About this exercise:
After locating the line that contains "common name: birds" in the data below, set down exactly that line and each one after it through the line that contains "genus: Oryctolagus", and nothing more.

[Start of section]

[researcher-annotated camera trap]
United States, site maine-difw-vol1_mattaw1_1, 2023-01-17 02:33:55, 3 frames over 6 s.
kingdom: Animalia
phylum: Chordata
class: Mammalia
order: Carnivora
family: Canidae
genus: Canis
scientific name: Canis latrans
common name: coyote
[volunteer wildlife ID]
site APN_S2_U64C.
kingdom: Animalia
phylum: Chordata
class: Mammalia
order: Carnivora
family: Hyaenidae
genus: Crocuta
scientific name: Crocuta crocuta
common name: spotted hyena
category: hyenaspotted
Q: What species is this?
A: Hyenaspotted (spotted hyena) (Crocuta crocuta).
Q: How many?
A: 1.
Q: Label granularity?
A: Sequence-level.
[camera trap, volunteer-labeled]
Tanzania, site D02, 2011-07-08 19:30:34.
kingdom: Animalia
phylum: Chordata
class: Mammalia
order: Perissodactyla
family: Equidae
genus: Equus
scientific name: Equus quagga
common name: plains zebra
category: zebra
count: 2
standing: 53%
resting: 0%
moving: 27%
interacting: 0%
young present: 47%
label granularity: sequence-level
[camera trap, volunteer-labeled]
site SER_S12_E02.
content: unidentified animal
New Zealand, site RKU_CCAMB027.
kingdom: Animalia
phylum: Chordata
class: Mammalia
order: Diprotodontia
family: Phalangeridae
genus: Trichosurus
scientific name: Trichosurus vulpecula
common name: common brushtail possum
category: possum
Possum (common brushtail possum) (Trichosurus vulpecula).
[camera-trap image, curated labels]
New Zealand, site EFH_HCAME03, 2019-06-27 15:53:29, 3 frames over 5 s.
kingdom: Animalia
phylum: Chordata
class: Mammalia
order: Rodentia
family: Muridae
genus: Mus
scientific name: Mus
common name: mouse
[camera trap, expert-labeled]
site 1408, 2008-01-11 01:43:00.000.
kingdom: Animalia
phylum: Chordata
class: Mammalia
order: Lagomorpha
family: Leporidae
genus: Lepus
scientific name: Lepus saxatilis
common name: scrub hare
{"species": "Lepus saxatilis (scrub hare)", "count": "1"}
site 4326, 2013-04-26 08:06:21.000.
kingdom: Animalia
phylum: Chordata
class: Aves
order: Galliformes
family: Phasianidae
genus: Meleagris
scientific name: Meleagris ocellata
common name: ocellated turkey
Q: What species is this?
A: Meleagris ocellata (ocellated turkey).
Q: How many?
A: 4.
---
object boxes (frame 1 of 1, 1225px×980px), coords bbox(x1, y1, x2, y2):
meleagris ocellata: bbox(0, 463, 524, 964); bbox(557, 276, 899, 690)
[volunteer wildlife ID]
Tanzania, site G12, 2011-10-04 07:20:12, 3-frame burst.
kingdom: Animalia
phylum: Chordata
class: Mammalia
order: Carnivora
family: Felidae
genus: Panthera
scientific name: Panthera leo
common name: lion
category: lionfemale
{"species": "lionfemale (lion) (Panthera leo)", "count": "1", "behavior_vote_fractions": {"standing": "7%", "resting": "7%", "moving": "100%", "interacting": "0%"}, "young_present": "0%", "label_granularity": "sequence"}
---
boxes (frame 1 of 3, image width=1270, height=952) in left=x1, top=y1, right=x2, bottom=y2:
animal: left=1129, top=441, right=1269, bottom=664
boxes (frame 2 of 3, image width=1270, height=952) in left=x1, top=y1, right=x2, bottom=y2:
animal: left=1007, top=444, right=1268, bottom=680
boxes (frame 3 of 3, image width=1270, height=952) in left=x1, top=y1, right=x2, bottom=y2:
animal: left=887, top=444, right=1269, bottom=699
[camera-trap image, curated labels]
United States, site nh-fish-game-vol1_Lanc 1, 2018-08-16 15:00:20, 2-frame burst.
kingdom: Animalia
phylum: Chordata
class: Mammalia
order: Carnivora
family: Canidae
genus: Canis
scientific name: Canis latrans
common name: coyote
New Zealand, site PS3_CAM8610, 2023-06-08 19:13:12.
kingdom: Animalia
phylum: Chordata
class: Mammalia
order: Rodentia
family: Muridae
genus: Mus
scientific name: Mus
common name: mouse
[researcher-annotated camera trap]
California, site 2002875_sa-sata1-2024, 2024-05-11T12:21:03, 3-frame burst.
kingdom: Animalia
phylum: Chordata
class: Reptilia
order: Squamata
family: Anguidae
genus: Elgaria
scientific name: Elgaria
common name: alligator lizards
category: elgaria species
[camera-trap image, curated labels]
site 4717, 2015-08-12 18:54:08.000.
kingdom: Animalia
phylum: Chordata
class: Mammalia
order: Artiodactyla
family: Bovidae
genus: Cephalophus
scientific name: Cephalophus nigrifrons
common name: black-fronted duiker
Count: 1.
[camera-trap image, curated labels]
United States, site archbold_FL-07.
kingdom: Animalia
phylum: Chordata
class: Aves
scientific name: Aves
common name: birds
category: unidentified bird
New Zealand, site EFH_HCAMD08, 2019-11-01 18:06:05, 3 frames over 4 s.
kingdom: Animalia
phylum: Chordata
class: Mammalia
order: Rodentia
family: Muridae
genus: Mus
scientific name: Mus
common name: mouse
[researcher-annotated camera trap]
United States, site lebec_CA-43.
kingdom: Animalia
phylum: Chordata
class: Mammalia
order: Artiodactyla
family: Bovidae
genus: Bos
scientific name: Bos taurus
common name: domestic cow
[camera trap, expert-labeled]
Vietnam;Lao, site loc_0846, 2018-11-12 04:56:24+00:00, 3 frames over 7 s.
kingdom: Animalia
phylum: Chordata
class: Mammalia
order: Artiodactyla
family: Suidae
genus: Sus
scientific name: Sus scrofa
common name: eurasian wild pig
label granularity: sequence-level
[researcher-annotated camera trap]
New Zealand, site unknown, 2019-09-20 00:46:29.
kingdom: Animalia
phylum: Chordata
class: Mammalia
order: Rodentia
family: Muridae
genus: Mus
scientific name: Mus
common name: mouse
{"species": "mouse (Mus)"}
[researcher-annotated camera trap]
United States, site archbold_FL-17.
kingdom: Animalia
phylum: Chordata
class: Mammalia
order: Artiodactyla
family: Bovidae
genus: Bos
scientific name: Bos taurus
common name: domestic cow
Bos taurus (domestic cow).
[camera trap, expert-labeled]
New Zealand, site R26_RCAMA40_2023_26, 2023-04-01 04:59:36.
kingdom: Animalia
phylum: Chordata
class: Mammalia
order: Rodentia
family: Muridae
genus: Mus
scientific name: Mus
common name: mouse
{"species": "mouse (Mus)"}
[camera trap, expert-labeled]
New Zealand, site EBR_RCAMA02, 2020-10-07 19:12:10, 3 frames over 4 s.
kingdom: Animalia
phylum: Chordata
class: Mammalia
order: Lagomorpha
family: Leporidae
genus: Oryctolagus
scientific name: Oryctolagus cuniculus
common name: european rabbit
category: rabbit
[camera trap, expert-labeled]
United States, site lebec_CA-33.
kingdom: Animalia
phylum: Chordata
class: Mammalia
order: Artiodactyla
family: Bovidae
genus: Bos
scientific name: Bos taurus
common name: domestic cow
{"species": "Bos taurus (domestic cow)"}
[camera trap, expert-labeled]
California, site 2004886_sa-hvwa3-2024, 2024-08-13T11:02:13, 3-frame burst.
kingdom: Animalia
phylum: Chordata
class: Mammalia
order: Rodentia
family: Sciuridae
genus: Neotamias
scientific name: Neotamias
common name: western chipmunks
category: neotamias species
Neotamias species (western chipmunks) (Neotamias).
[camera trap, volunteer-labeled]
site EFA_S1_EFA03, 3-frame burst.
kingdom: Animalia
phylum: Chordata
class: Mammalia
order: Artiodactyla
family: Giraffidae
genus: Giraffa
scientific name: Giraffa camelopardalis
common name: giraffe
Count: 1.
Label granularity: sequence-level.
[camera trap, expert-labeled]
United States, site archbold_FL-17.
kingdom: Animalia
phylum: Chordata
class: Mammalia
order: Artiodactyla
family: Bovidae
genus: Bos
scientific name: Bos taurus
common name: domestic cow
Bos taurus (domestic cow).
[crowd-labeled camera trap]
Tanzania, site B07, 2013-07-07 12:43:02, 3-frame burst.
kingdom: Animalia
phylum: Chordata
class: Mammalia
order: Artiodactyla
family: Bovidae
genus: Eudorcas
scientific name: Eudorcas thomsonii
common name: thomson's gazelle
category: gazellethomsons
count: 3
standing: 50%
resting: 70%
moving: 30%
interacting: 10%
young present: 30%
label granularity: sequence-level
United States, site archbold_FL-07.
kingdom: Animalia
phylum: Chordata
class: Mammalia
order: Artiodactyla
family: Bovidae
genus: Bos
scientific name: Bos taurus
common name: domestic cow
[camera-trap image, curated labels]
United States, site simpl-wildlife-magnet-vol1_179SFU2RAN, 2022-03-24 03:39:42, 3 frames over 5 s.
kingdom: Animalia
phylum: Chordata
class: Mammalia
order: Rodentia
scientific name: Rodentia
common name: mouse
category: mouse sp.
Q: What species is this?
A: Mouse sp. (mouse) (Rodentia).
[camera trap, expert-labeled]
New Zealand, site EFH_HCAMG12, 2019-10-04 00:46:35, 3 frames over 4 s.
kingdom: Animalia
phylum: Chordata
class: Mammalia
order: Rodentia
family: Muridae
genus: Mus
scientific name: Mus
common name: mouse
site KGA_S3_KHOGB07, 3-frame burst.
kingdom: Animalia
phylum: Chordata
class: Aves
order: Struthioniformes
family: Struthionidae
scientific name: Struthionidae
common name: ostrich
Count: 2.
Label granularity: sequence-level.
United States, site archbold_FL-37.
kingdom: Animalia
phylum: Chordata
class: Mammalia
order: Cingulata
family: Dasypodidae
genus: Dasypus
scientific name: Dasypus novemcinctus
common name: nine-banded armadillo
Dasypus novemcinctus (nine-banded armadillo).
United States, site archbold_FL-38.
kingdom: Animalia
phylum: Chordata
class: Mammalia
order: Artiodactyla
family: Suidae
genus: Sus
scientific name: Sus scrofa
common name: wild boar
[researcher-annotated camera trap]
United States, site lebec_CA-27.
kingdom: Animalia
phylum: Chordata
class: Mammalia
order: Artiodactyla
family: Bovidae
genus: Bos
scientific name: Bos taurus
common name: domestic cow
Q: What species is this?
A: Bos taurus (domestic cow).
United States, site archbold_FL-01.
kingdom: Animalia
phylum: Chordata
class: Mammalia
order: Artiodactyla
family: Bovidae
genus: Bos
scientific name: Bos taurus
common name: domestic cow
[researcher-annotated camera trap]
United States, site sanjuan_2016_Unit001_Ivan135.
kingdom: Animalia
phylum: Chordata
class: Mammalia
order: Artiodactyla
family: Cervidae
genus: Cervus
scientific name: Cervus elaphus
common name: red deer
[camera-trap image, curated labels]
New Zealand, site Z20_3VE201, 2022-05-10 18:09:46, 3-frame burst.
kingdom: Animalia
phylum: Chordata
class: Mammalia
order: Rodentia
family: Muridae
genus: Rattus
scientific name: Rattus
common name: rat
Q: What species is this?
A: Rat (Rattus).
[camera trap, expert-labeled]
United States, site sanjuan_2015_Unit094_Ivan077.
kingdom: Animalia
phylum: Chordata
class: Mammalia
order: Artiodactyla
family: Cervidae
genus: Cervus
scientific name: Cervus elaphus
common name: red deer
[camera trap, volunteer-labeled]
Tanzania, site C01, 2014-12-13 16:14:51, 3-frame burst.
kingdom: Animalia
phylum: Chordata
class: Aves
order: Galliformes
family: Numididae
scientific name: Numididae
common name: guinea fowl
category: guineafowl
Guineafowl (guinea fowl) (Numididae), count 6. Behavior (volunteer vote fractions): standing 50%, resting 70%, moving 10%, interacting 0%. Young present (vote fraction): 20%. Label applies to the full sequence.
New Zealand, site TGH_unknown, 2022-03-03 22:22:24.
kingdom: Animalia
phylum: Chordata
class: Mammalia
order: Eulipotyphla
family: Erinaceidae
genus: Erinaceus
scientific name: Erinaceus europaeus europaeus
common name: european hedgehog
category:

[End of section]

Solution for this problem:
common name: birds
category: unidentified bird
New Zealand, site EFH_HCAMD08, 2019-11-01 18:06:05, 3 frames over 4 s.
kingdom: Animalia
phylum: Chordata
class: Mammalia
order: Rodentia
family: Muridae
genus: Mus
scientific name: Mus
common name: mouse
[researcher-annotated camera trap]
United States, site lebec_CA-43.
kingdom: Animalia
phylum: Chordata
class: Mammalia
order: Artiodactyla
family: Bovidae
genus: Bos
scientific name: Bos taurus
common name: domestic cow
[camera trap, expert-labeled]
Vietnam;Lao, site loc_0846, 2018-11-12 04:56:24+00:00, 3 frames over 7 s.
kingdom: Animalia
phylum: Chordata
class: Mammalia
order: Artiodactyla
family: Suidae
genus: Sus
scientific name: Sus scrofa
common name: eurasian wild pig
label granularity: sequence-level
[researcher-annotated camera trap]
New Zealand, site unknown, 2019-09-20 00:46:29.
kingdom: Animalia
phylum: Chordata
class: Mammalia
order: Rodentia
family: Muridae
genus: Mus
scientific name: Mus
common name: mouse
{"species": "mouse (Mus)"}
[researcher-annotated camera trap]
United States, site archbold_FL-17.
kingdom: Animalia
phylum: Chordata
class: Mammalia
order: Artiodactyla
family: Bovidae
genus: Bos
scientific name: Bos taurus
common name: domestic cow
Bos taurus (domestic cow).
[camera trap, expert-labeled]
New Zealand, site R26_RCAMA40_2023_26, 2023-04-01 04:59:36.
kingdom: Animalia
phylum: Chordata
class: Mammalia
order: Rodentia
family: Muridae
genus: Mus
scientific name: Mus
common name: mouse
{"species": "mouse (Mus)"}
[camera trap, expert-labeled]
New Zealand, site EBR_RCAMA02, 2020-10-07 19:12:10, 3 frames over 4 s.
kingdom: Animalia
phylum: Chordata
class: Mammalia
order: Lagomorpha
family: Leporidae
genus: Oryctolagus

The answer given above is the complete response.